### YOUR OBJECTIVE
List each line in the items below that contains the string "evenodd", copying every such line in full.
━━━━━━━━━━━━━━━━
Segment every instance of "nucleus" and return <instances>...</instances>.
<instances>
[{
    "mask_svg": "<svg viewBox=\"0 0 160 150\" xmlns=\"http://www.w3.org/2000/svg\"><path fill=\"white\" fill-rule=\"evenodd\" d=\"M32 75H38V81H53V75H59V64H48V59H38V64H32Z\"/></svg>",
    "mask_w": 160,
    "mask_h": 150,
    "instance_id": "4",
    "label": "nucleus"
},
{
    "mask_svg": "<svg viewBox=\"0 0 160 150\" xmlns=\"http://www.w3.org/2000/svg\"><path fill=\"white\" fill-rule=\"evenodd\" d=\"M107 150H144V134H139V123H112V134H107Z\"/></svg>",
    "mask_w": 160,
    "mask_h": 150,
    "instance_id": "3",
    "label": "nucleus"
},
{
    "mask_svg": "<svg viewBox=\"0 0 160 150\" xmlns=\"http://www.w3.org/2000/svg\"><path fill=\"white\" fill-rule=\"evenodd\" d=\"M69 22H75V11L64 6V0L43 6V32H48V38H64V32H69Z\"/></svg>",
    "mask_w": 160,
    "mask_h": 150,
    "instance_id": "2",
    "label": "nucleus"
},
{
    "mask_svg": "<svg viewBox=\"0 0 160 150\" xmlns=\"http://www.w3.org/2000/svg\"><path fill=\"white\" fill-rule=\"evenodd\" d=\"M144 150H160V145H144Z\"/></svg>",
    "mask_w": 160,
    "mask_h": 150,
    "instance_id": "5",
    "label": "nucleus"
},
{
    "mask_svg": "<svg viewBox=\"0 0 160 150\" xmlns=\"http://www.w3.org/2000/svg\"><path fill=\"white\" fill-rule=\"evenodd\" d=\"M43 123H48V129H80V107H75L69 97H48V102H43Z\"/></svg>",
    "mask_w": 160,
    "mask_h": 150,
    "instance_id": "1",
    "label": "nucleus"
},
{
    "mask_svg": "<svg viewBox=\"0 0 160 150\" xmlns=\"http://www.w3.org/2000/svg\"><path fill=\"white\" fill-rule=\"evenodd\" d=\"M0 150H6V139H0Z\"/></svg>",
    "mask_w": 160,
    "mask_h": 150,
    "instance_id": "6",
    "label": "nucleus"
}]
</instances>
━━━━━━━━━━━━━━━━
### EXPECTED ANSWER
    "mask_svg": "<svg viewBox=\"0 0 160 150\" xmlns=\"http://www.w3.org/2000/svg\"><path fill=\"white\" fill-rule=\"evenodd\" d=\"M32 75H38V81H53V75H59V64H48V59H38V64H32Z\"/></svg>",
    "mask_svg": "<svg viewBox=\"0 0 160 150\" xmlns=\"http://www.w3.org/2000/svg\"><path fill=\"white\" fill-rule=\"evenodd\" d=\"M107 150H144V134H139V123H112V134H107Z\"/></svg>",
    "mask_svg": "<svg viewBox=\"0 0 160 150\" xmlns=\"http://www.w3.org/2000/svg\"><path fill=\"white\" fill-rule=\"evenodd\" d=\"M69 22H75V11L64 6V0L43 6V32H48V38H64V32H69Z\"/></svg>",
    "mask_svg": "<svg viewBox=\"0 0 160 150\" xmlns=\"http://www.w3.org/2000/svg\"><path fill=\"white\" fill-rule=\"evenodd\" d=\"M144 150H160V145H144Z\"/></svg>",
    "mask_svg": "<svg viewBox=\"0 0 160 150\" xmlns=\"http://www.w3.org/2000/svg\"><path fill=\"white\" fill-rule=\"evenodd\" d=\"M43 123H48V129H80V107H75L69 97H48V102H43Z\"/></svg>",
    "mask_svg": "<svg viewBox=\"0 0 160 150\" xmlns=\"http://www.w3.org/2000/svg\"><path fill=\"white\" fill-rule=\"evenodd\" d=\"M0 150H6V139H0Z\"/></svg>",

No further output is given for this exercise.